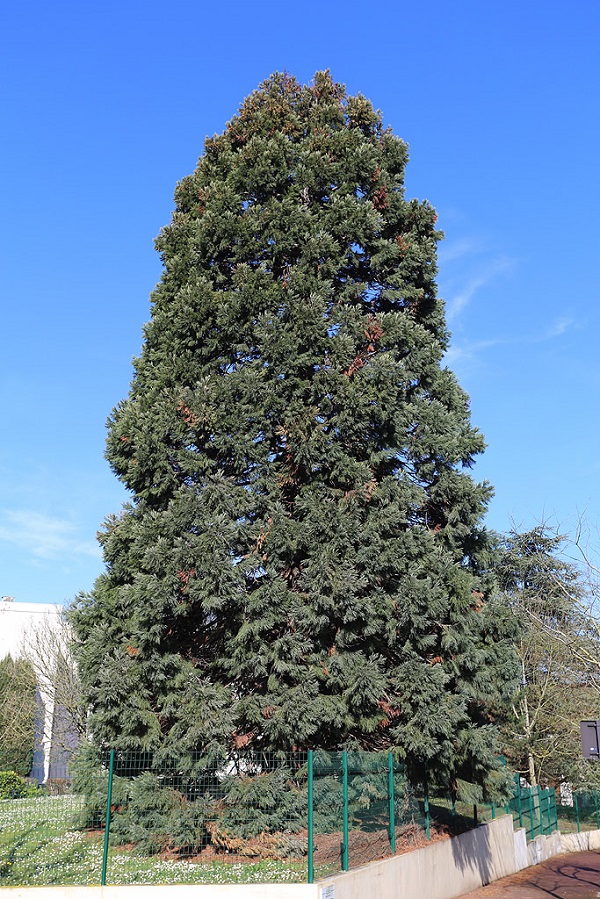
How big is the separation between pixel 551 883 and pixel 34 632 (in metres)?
22.5

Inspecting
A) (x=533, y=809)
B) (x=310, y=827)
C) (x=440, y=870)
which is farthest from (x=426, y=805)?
(x=533, y=809)

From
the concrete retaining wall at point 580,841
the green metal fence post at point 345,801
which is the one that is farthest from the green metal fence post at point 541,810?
the green metal fence post at point 345,801

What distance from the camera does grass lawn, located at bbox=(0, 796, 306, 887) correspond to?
9.91 metres

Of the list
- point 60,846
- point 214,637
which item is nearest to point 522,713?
point 214,637

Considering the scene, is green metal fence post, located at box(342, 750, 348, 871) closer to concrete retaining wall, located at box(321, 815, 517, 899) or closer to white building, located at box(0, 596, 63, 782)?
concrete retaining wall, located at box(321, 815, 517, 899)

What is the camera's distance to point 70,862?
→ 1040cm

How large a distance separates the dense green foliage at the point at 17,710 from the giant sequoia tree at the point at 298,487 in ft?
49.5

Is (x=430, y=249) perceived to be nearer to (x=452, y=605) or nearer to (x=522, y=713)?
(x=452, y=605)

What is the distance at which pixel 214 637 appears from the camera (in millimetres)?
12938

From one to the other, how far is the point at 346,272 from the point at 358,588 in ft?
21.1

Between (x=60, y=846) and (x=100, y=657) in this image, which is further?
(x=100, y=657)

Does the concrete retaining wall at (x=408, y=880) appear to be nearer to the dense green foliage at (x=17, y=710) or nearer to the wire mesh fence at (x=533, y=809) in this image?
the wire mesh fence at (x=533, y=809)

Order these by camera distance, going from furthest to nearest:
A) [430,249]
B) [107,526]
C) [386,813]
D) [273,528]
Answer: [430,249] → [107,526] → [273,528] → [386,813]

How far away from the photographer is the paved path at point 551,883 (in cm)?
1409
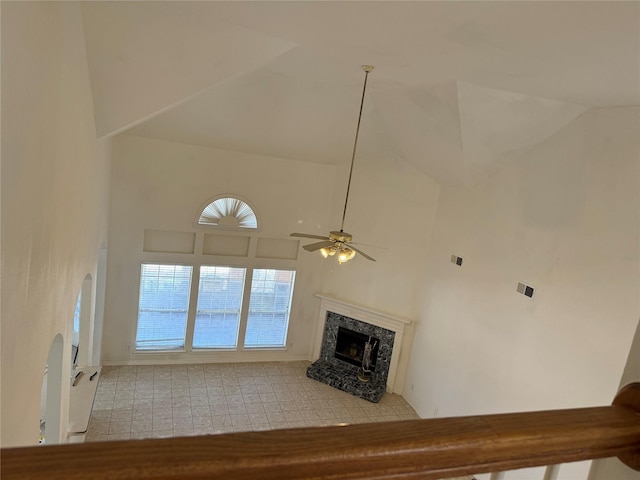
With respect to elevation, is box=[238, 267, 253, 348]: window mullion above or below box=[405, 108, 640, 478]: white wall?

* EXERCISE OBJECTIVE
Write the material out again exactly as it appears, dropping the pictures.

* TASK ANSWER
How big is the separation between pixel 551 883 and pixel 34 632 (in metres)?
22.5

Inspecting
A) (x=533, y=809)
B) (x=310, y=827)
C) (x=440, y=870)
which is farthest from (x=426, y=805)?
(x=533, y=809)

From
the concrete retaining wall at point 580,841
the green metal fence post at point 345,801
which is the one that is farthest from the green metal fence post at point 541,810?
the green metal fence post at point 345,801

What distance from the camera does grass lawn, located at bbox=(0, 796, 306, 887) correspond to?
9.91 metres

Of the list
- point 60,846
- point 214,637
which item is nearest to point 522,713?
point 214,637

Considering the scene, is green metal fence post, located at box(342, 750, 348, 871) closer to concrete retaining wall, located at box(321, 815, 517, 899) or closer to white building, located at box(0, 596, 63, 782)?
concrete retaining wall, located at box(321, 815, 517, 899)

What is the camera's distance to point 70,862?
→ 1040cm

How large a distance separates the dense green foliage at the point at 17,710 from the giant sequoia tree at the point at 298,487 in ft?
49.5

Is (x=430, y=249) perceived to be nearer to (x=452, y=605) or nearer to (x=522, y=713)?
(x=452, y=605)

What is the distance at which pixel 214 637 appears from the camera (in millimetres)?
12938

From one to the other, how far is the point at 346,272 from the point at 358,588 in ft?
21.1

Between (x=60, y=846) and (x=100, y=657) in this image, which is further?
(x=100, y=657)

Does the concrete retaining wall at (x=408, y=880) appear to be nearer to the dense green foliage at (x=17, y=710) or nearer to the wire mesh fence at (x=533, y=809) in this image?
the wire mesh fence at (x=533, y=809)

Order these by camera distance, going from furthest to nearest:
A) [430,249]
B) [107,526]
C) [386,813]
D) [273,528]
Answer: [430,249] → [107,526] → [273,528] → [386,813]

How far away from the photographer is the paved path at point 551,883 (in cm)?
1409
With respect to elevation, is box=[238, 267, 253, 348]: window mullion above or below box=[405, 108, 640, 478]: white wall?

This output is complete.